●鉄板のスキレット
すでに数ヶ月経過した昨年の11月のことだが、新たにフライパンを買った。
フライパンと言ってもスキレットと呼ばれる3.2mm厚の黒皮鋼板で作られたとても重い物である。
専用のこれまた重い蓋を被せてダッチオーブンにまたは、気密性が高いので無水料理も可能な万能鍋に近いスキレットである。

何で今さらこんな重いスキレットを買ったかというと以下のような紆余曲折がある。
20代はじめに、一人暮らしを始めたときに、大きめの鉄製中華鍋を一つを購入して以来、ずっとこれ一つで料理はしてきた。
これ一つで焼き物、炒め物、煮物、揚げ物何でもこなした。
ところがこの中華鍋は当時ときどき料理をしてくれる人にはすこぶる不評だった。

まずは重い。
次に焦げ付きやすい。
アルミ+テフロン加工した軽く焦げ付きにくいフライパンの方が良いと とは言っても私は十数年間、この鍋一つで調理もしてきたので、焦げ付くこともなく別に困らないと思っていた。
ところがこの17年間愛用してきた中華鍋は今の家に引っ越しの時、手伝ってもらった妹に、汚い鍋だからと、あっけなく捨てられてしまった。

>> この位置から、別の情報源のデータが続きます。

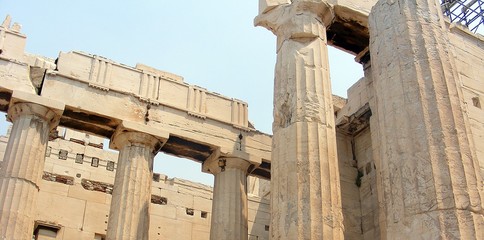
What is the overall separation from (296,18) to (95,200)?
959 cm

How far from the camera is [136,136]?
54.3 ft

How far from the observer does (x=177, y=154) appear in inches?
715

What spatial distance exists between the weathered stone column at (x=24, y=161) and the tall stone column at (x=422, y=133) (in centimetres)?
826

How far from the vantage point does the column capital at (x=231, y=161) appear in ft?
58.0

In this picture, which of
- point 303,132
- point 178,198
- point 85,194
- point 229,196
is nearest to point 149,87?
point 229,196

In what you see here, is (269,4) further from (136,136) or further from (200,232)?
(200,232)

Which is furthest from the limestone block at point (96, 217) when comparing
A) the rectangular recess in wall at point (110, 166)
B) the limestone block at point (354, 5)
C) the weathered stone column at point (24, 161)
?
the limestone block at point (354, 5)

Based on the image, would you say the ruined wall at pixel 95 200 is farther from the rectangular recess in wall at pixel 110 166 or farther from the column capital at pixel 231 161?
the column capital at pixel 231 161

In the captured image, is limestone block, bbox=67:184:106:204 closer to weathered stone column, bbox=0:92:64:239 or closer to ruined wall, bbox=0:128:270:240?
ruined wall, bbox=0:128:270:240

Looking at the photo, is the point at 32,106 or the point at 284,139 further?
the point at 32,106

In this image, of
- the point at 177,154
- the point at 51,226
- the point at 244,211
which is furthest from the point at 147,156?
the point at 51,226

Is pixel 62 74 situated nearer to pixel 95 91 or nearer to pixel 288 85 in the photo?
pixel 95 91

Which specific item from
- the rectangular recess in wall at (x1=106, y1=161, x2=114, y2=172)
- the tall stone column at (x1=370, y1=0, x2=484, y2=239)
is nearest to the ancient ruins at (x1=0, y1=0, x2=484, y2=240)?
the tall stone column at (x1=370, y1=0, x2=484, y2=239)

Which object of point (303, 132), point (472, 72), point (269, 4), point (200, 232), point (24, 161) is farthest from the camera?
point (200, 232)
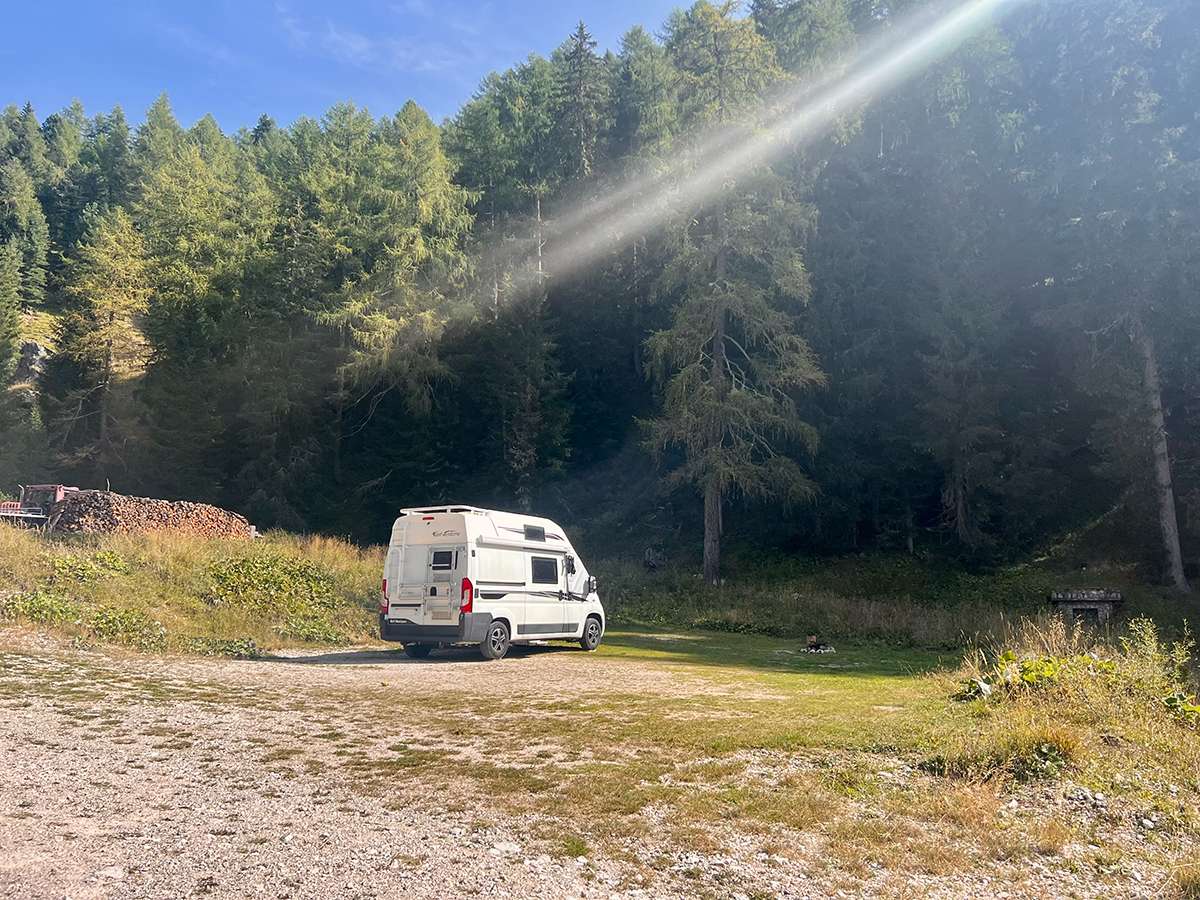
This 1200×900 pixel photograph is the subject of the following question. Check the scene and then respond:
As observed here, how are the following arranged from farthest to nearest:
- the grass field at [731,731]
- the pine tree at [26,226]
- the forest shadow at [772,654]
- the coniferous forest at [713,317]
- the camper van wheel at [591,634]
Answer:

後で聞いて愕然としたが、しかたなく新居用に新たにフライパンを求めなくてはならなかった。
その際に間が悪いことに以前に重い中華鍋が不評だったことを思い出されてしまった。
それならばと新しいフライパンはIHクッキングにも対応した複数層構造のピカピカしたアルミとテフロン加工されたフライパン、大・中・小・四角の4つセットを買ってみた。
ところが困ったことに、このピカピカしたアルミ外装のフライパンでは汚れが気になる。
以前の黒鋼の中華鍋なら別にもともと黒いから汚れも気にならなかったのだが、ピカピカアルミでは外側に焦げ付いたパスタソースなどが目立ち、そのたびに金タワシでこそぎ落とさなければならずとても面倒である。
それに加えてに、テフロン加工鍋で焼いた料理がいまいちで、餃子の皮もいまひとつパリっと焼き上がらないし、炒飯もパラパラにならず調理時間も以前と比べて長くかかる印象だった。
そうこうしているうちに忙しさのあまり、自宅で料理することもなくなり、フライパンはそのままあまり使わなくなってしまった。
だが、ここ最近、経費の節約と健康面から外食を控える反面、自宅で料理する機会も増えてた。
そこで、軟派なピカピカのアルミパンでは不満を感じることが多く、せっかくそろえたフルセットをもったいないと思いつつも、買い換えることにした。
どうせ独り身なんだからそこそこのサイズでしっかり手短に調理の出来る昔ながらのしっかりしたフライパンにしようと相成ったわけである。
このスキレット、重く、取っ手も熱くなるので、鍋つかみが必要と、そんじょそこらのヤワなフライパンではない。
重く、分厚いおかげで、全体的に均一に熱が行き渡り、分厚い蓋と合わせて高温が得られやすく調理も手短に済む。
だいたい調理に時間が長いものは苦手で(煮込みをのぞいて)毎日の食事なのだからより手数が少なく、手早く効果的に出来る物の方がよいと思っている。
さて、こういう鉄製のフライパンをおろすときには注意が必要である。
まずは全体を洗剤で洗う。
次に十分に空焼きをして、少し冷ましてから古い油を入れて再加熱。
冷やして油を捨てて、再度空焼き これを3度ほど繰り返す必要がある。
その後、ネギを炒めてみて具合を見つつ、初期の臭いを消す。
油もネギも、もったいないが、この先何年もお世話になるのだから、この最初の儀式はとても重要なのである。
その後数ヶ月使っているが、分厚い鉄板としっかり締まる蓋のおかげで、材料を入れても急激な温度低下にならず表面はカラッと中はシットリに仕上がる。
やはり熱量の効率的な保持は炒め料理にとって大きなポイントになるだろう。